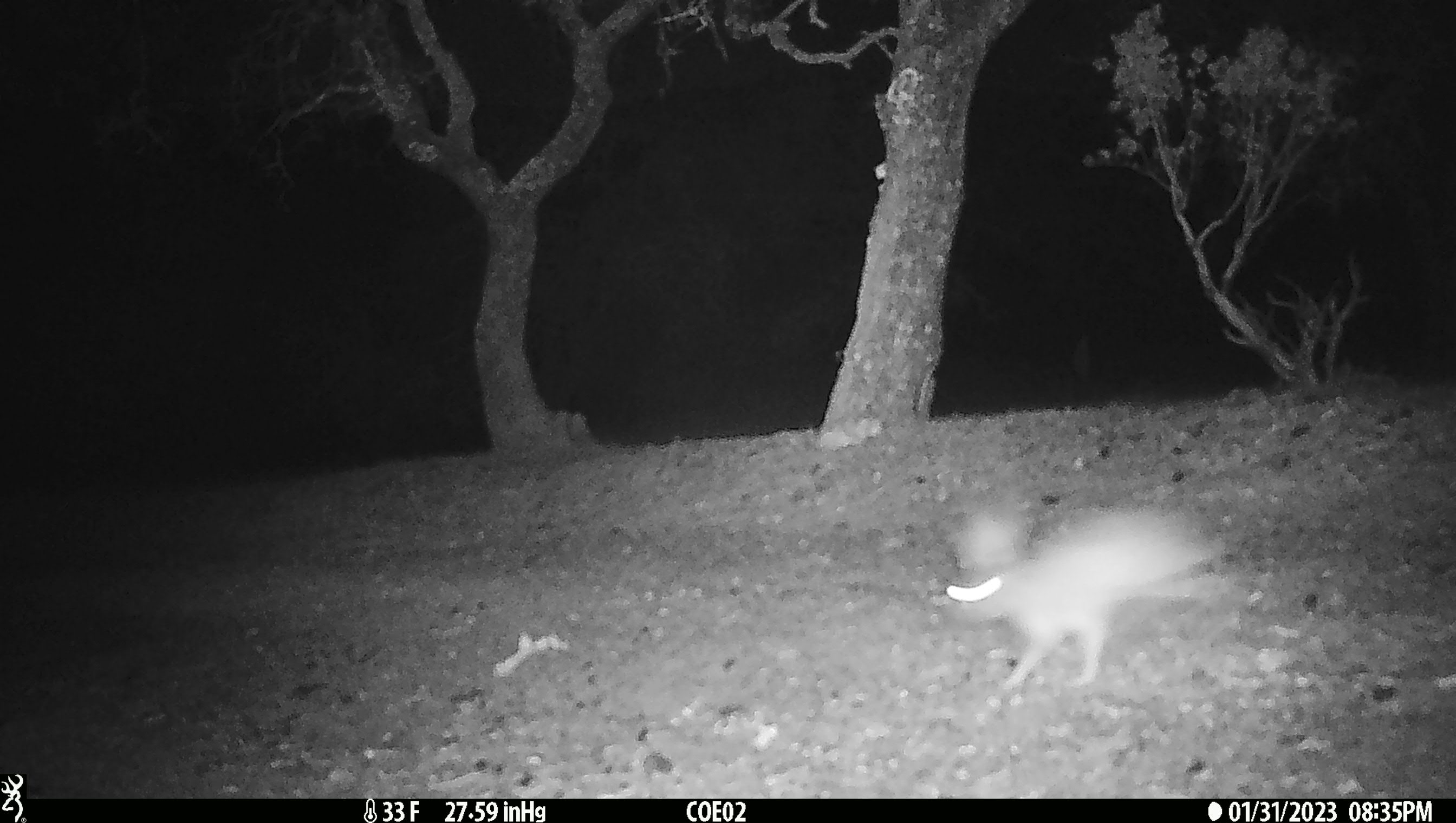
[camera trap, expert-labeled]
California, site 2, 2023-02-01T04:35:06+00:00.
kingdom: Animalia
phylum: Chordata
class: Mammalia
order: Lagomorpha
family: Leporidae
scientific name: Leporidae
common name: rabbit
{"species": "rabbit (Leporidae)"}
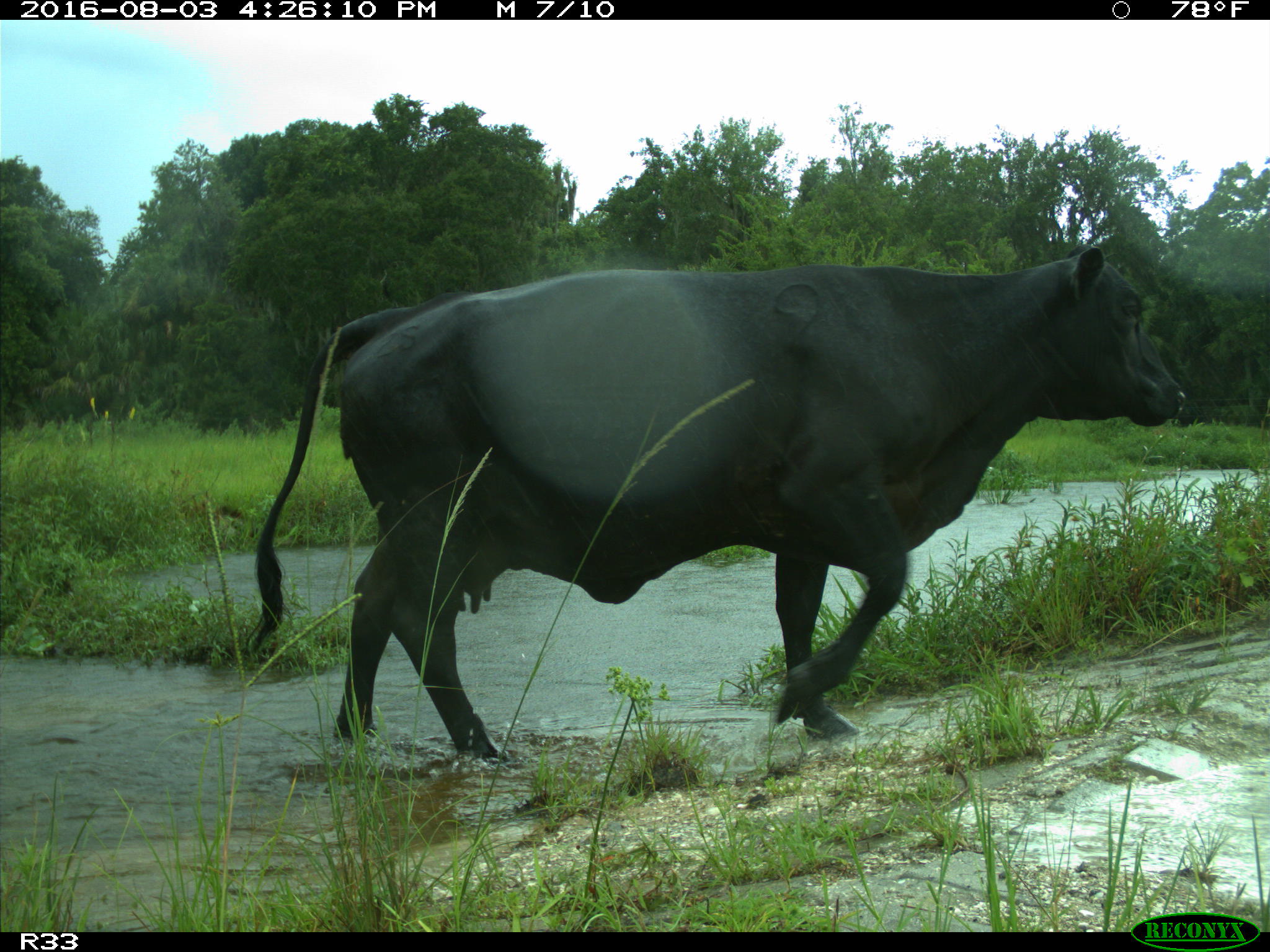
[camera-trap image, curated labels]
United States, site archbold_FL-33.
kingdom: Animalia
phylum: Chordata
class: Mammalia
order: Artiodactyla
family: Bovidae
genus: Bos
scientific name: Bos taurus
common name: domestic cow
--- --- ---
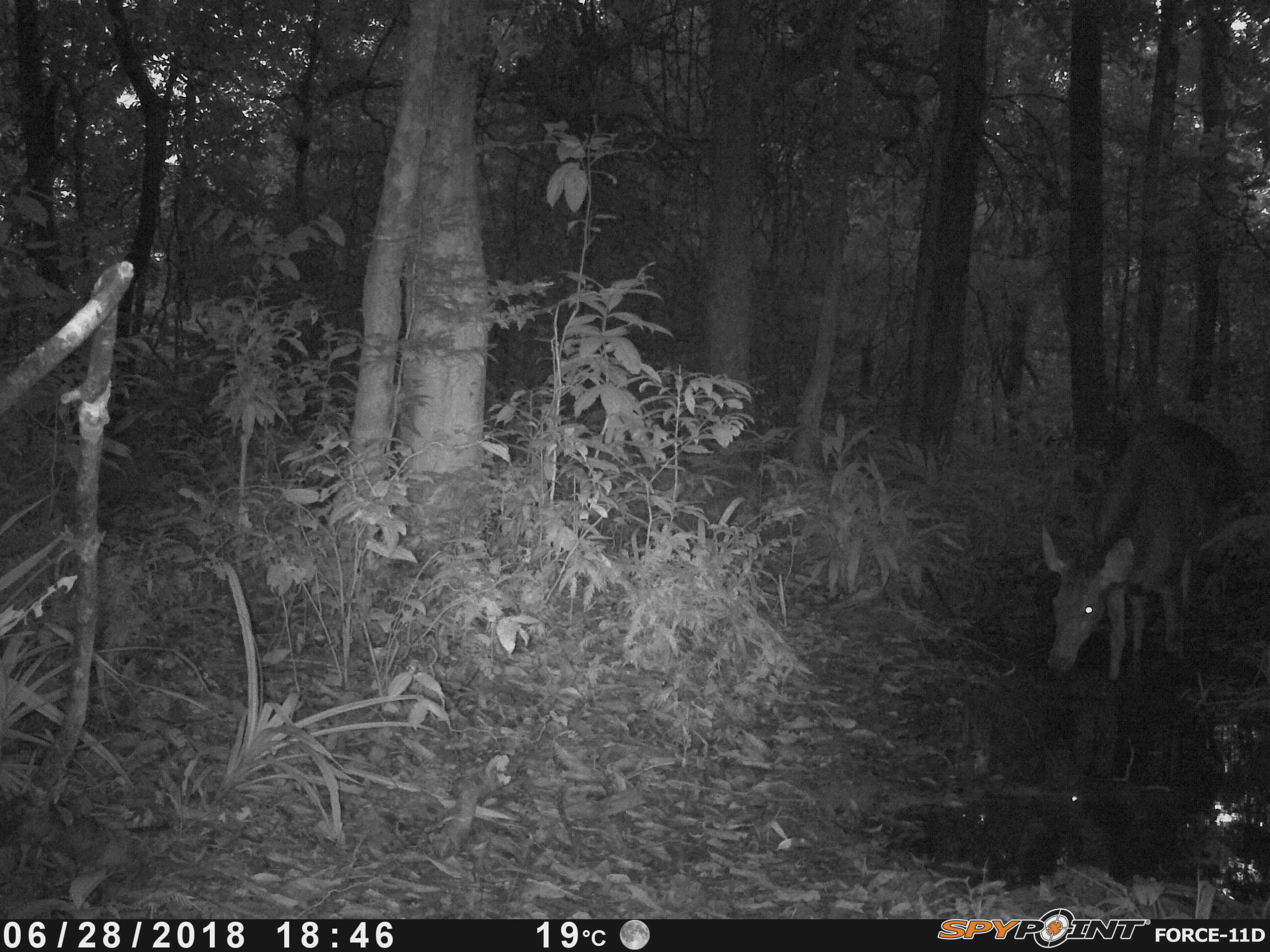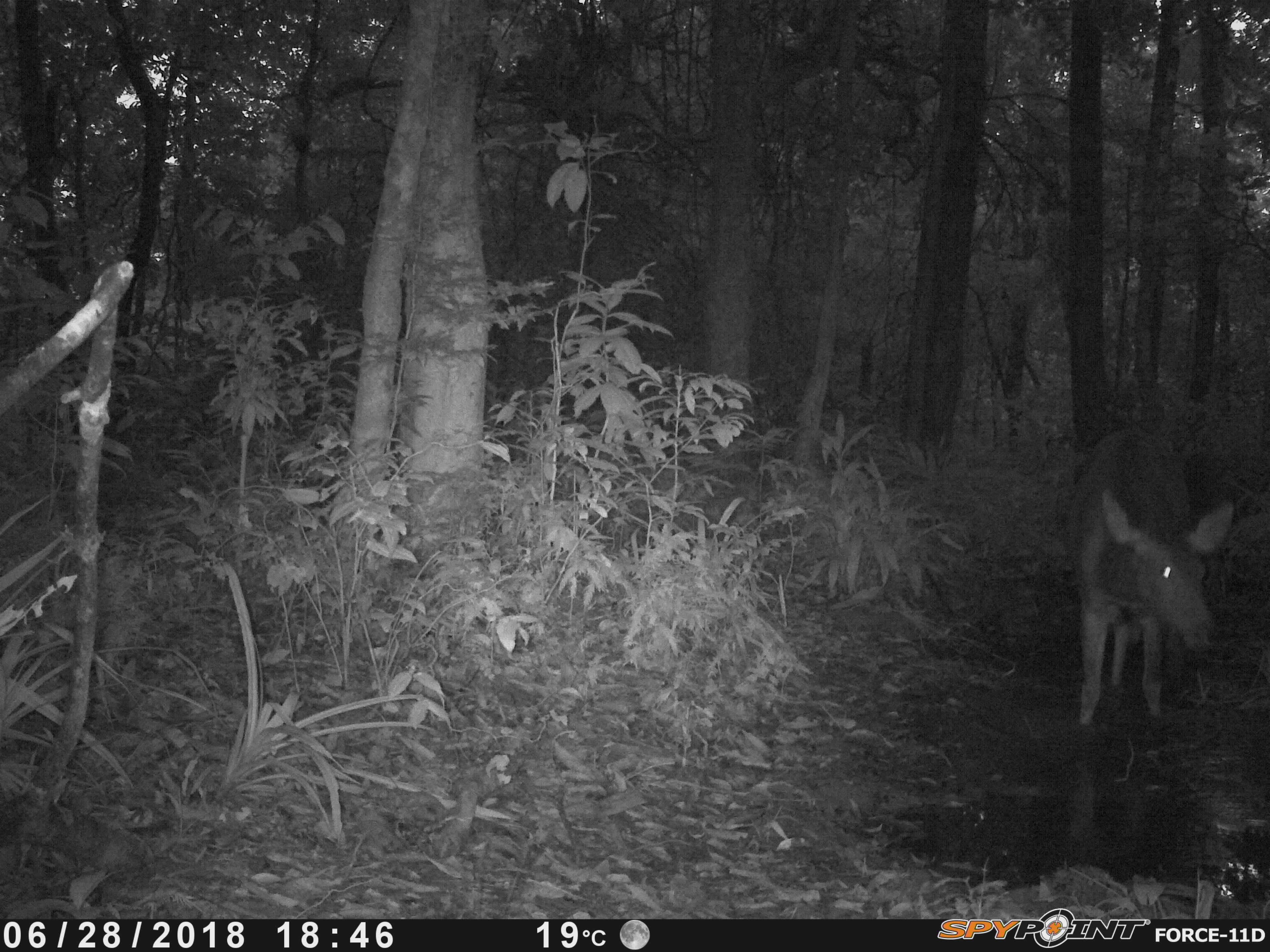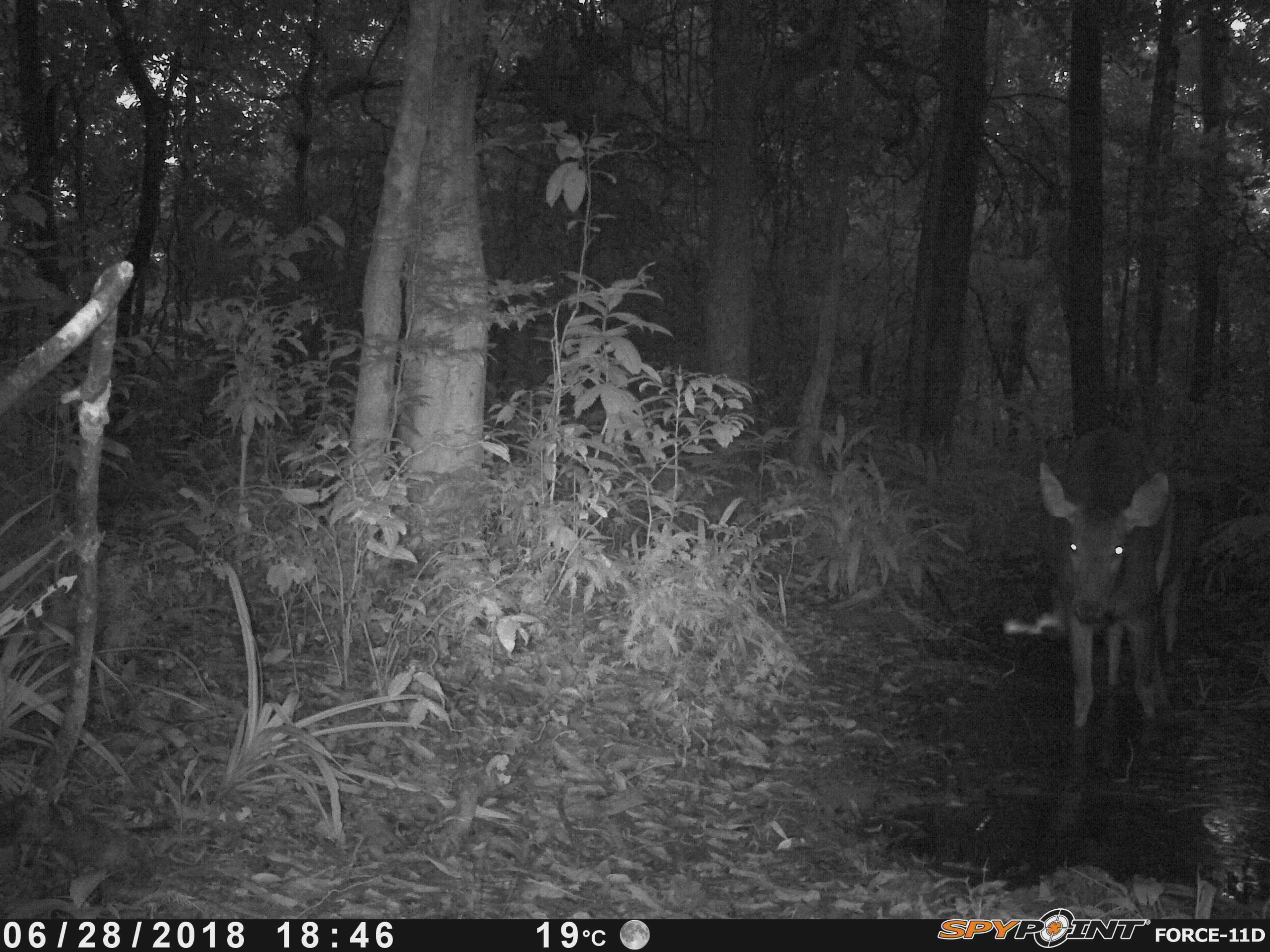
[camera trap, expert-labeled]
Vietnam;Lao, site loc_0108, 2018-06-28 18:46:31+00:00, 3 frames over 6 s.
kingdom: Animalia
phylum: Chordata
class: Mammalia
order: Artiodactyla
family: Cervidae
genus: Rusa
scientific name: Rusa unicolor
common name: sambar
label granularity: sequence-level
--- --- ---
• [TASK BRIEF]: Using the records above, find and show each line with the string "common".

• [REPLY TO THE TASK]:
common name: rabbit
common name: domestic cow
common name: sambar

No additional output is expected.